## Supplied information
-=-=-=-=-
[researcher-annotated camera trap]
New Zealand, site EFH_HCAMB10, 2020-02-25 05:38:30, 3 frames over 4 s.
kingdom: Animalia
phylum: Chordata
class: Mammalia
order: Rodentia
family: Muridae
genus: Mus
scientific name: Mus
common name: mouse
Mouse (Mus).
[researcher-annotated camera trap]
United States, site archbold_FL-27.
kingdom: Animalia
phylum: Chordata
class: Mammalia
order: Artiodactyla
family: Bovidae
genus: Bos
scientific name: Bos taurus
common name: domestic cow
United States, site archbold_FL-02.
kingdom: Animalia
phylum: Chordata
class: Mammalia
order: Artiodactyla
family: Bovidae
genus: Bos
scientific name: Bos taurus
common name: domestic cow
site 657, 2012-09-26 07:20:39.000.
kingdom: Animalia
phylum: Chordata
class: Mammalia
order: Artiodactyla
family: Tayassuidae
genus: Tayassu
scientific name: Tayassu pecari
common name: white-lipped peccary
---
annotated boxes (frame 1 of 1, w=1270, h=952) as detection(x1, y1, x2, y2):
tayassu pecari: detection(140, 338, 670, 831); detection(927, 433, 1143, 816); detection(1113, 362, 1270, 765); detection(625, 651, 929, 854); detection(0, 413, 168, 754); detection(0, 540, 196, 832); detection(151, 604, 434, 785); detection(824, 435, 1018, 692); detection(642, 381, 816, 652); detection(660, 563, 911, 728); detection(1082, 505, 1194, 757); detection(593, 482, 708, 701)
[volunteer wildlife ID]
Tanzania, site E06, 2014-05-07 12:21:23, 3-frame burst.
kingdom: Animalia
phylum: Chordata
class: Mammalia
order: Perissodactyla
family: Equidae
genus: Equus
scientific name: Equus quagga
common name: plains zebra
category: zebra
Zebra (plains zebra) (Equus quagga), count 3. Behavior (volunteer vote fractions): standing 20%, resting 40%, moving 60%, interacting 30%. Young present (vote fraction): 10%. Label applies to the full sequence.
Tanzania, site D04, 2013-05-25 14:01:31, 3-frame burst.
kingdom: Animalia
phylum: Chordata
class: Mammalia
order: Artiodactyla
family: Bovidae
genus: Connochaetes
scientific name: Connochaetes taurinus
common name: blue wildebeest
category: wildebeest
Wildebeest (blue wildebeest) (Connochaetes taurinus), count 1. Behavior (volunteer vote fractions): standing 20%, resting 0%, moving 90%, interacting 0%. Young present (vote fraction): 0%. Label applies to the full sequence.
-=-=-=-=-
## Problem to work on
Up to and including the line with "Tanzania, site E06, 2014-05-07", transcribe the entries above exactly, starting from their first line.

## Response
[researcher-annotated camera trap]
New Zealand, site EFH_HCAMB10, 2020-02-25 05:38:30, 3 frames over 4 s.
kingdom: Animalia
phylum: Chordata
class: Mammalia
order: Rodentia
family: Muridae
genus: Mus
scientific name: Mus
common name: mouse
Mouse (Mus).
[researcher-annotated camera trap]
United States, site archbold_FL-27.
kingdom: Animalia
phylum: Chordata
class: Mammalia
order: Artiodactyla
family: Bovidae
genus: Bos
scientific name: Bos taurus
common name: domestic cow
United States, site archbold_FL-02.
kingdom: Animalia
phylum: Chordata
class: Mammalia
order: Artiodactyla
family: Bovidae
genus: Bos
scientific name: Bos taurus
common name: domestic cow
site 657, 2012-09-26 07:20:39.000.
kingdom: Animalia
phylum: Chordata
class: Mammalia
order: Artiodactyla
family: Tayassuidae
genus: Tayassu
scientific name: Tayassu pecari
common name: white-lipped peccary
---
annotated boxes (frame 1 of 1, w=1270, h=952) as detection(x1, y1, x2, y2):
tayassu pecari: detection(140, 338, 670, 831); detection(927, 433, 1143, 816); detection(1113, 362, 1270, 765); detection(625, 651, 929, 854); detection(0, 413, 168, 754); detection(0, 540, 196, 832); detection(151, 604, 434, 785); detection(824, 435, 1018, 692); detection(642, 381, 816, 652); detection(660, 563, 911, 728); detection(1082, 505, 1194, 757); detection(593, 482, 708, 701)
[volunteer wildlife ID]
Tanzania, site E06, 2014-05-07 12:21:23, 3-frame burst.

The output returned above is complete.